Widely Known Alaska Brand Mandates COVID-19 Vaccine for Employees

James Thompson founded Alaska Industrial Hardware (AIH) in 1959, the same year Alaska became the 49th State of the Union and has, over the years, grown into a widely known Alaskan brand.

With how disruptive the COVID-19 pandemic has been to the Alaskan economy, employers appear eager to get their workforce back to “normal” as soon as possible — and that desire has raised questions about vaccinations and businesses who mandate them for their employees.

AIH, in a letter to employees, notified their workforce last month that, in partnership with Bering Straits Native Corporate (BSNC), the Southcentral Foundation (SCF) had extended COVID-19 vaccination availability to employees of Alaska Native Corporations. BSNC acquired AIH in August 2015.
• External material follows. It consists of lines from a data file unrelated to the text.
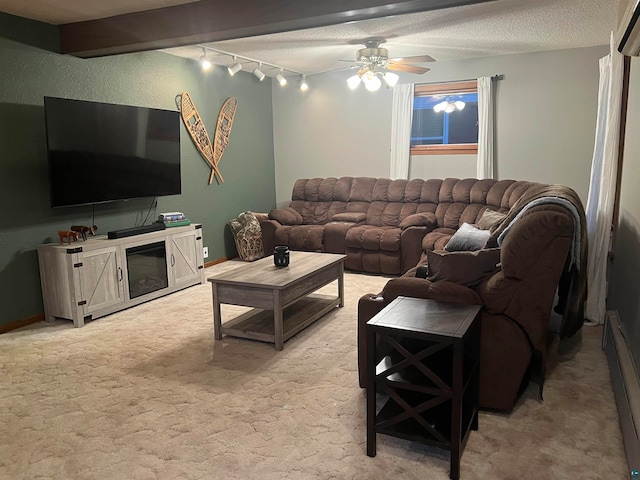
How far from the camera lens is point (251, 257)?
6480mm

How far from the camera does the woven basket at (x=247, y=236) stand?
21.0 ft

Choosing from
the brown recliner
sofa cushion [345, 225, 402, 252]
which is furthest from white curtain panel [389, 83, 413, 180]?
the brown recliner

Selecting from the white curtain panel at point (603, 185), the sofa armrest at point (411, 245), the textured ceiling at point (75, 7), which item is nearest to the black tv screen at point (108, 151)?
the textured ceiling at point (75, 7)

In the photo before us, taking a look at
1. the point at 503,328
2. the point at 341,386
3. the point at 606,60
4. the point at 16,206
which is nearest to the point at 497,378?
the point at 503,328

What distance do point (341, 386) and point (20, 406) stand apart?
1.84m

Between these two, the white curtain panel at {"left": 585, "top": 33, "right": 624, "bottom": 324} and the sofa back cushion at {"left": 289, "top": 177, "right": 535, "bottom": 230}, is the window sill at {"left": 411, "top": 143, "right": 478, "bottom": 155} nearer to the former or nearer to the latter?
the sofa back cushion at {"left": 289, "top": 177, "right": 535, "bottom": 230}

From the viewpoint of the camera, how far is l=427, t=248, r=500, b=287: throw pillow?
2596 millimetres

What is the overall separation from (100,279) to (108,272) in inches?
3.8

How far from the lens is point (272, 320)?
153 inches


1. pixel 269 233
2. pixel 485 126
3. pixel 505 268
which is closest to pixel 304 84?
pixel 269 233

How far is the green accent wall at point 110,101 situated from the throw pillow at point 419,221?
2446 millimetres

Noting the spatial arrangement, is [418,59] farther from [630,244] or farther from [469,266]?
[469,266]

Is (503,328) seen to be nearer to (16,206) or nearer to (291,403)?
(291,403)

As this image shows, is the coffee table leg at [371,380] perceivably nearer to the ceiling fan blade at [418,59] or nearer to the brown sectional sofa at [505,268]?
the brown sectional sofa at [505,268]
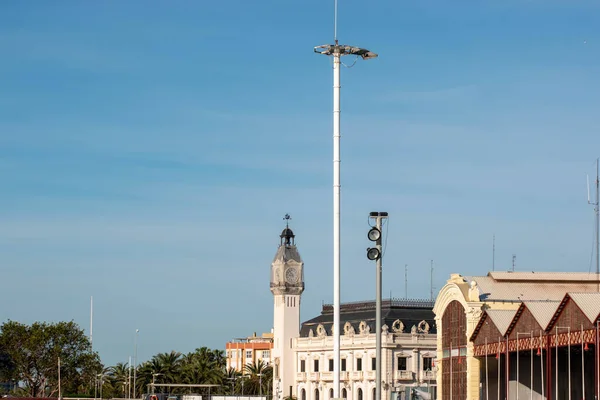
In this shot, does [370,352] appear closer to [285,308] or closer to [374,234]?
[285,308]

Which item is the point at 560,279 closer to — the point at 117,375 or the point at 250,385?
the point at 250,385

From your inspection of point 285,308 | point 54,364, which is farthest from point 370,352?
point 54,364

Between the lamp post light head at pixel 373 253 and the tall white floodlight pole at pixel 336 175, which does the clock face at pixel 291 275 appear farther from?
the lamp post light head at pixel 373 253

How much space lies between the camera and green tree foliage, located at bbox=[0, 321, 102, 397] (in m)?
156

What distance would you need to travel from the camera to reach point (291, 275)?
18612cm

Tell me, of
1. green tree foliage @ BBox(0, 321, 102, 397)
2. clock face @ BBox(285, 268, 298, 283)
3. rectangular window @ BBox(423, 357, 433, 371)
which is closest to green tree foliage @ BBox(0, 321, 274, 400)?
green tree foliage @ BBox(0, 321, 102, 397)

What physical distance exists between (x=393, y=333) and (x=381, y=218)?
11243cm

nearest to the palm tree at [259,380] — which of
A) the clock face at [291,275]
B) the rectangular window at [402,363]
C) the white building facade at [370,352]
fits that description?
the white building facade at [370,352]

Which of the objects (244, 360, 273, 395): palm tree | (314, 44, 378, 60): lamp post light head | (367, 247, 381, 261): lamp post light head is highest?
(314, 44, 378, 60): lamp post light head

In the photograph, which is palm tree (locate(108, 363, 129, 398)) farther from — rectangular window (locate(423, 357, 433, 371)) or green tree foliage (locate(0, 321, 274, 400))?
rectangular window (locate(423, 357, 433, 371))

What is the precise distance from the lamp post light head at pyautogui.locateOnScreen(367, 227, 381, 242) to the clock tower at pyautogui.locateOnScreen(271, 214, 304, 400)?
131205mm

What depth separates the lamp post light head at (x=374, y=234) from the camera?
149 ft

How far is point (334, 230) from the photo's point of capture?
48.8 metres

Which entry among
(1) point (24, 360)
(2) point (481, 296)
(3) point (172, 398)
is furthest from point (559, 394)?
(1) point (24, 360)
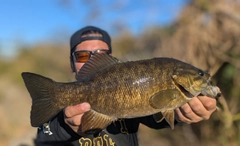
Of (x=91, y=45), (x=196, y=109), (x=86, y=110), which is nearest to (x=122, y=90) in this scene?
(x=86, y=110)

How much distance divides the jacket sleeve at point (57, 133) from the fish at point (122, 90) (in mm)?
244

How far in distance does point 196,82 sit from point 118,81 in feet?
1.70

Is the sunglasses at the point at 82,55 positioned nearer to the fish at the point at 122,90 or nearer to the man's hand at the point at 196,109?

The letter says COVID-19 vaccinations are “necessary for BSNC’s long-term continuity, the health and well-being of our employees, and an important public health and safety measure toward ending the pandemic,” noting in its letter that the CDC has determined that “COVID-19 vaccines are safe and highly effective in preventing the spread of the virus.”

AIH letter to employees March 18, 2021

BSNC’s Board of Directors recently mandated that “all employees be vaccinated” once the vaccine is available, unless “a reasonable accommodation is approved,” the letter states. 

AIH’s letter also informs employees that if they are not in compliance with the new policy by August 1, 2021, they “will be placed on unpaid leave until their employment status is determined by the Human Resources department, pursuant to provisions of the policy.”

When contacted to verify the authenticity of the letter, an AIH employee confirmed its validity and referred me to AIH President / CEO Terry Shurtleff. Attempts to reach Mr. Shurtleff for comment on the mandated vaccination policy were unsuccessful and it is unknown whether any AIH employees have expressed concern to the company about the new policy.

The company’s letter to employees has recently begun circulating on Alaskan social media, with many taking to the business’ Facebook page to comment that they were withdrawing support for the company over the new vaccination policy. One Facebook user wrote that mandating “non-FDA approved vaccines” is cause for them to no longer support the company.

Others who have commented on AIH’s Facebook page wrote they hoped someone would sue the company over the policy, while others wrote that the policy violated individual freedoms.

According to the Centers for Disease Control and Prevention (CDC), “COVID-19 vaccines are safe and effective,” having “met FDA’s rigorous scientific standards for safety, effectiveness, and manufacturing quality needed to support emergency use authorization (EUA),” and guidance from the Equal Employment Opportunity Commission (EEOC) suggests that employers can mandate COVID-19 vaccines for their workers, as long as employees don’t have a disability or sincerely held religious belief that would prevent them from getting vaccinated.

Debbie Kaminer, a law professor at Baruch College’s Zicklin School of Business, told MarketWatch last year that “Employers have significantly more freedom when it’s an employer just enacting its own policy, and it’s not a government-mandated policy — because constitutional restrictions simply do not apply to private employers.”

That’s where a gray area comes in: there is no roadmap or precedent for an emergency-approved vaccine designed for the general population.

Other legal experts, while agreeing that employers can mandate vaccinations for employees, think that incentivizing the COVID-19 vaccine could be a less tumultuous road forward for companies, — and some employers have announced that they will encourage, rather than mandate, employees to get vaccinated — offering cash, paid time off or extra vacation time to help stop the spread of the coronavirus.

Kroger announced in February that a $100 vaccine payment would be offered to all associates who receive the full manufacturer recommended dose of the COVID-19 vaccine.

In addition to the new vaccine payment, Kroger also announced an additional $50 million investment to thank and reward associates across its 35-state footprint, including a $100 store credit and 1,000 fuel points for hourly frontline grocery, supply chain, manufacturing, pharmacy and call center associates according to a statement released on its website.

Other companies that have chosen to incentivize the COVID-19 vaccine include McDonald’s, Aldi’s, Target and American Airlines, perhaps choosing to avoid a legal fight which might be initiated by those who feel that mandating the COVID-19 vaccine for employees is a step too far.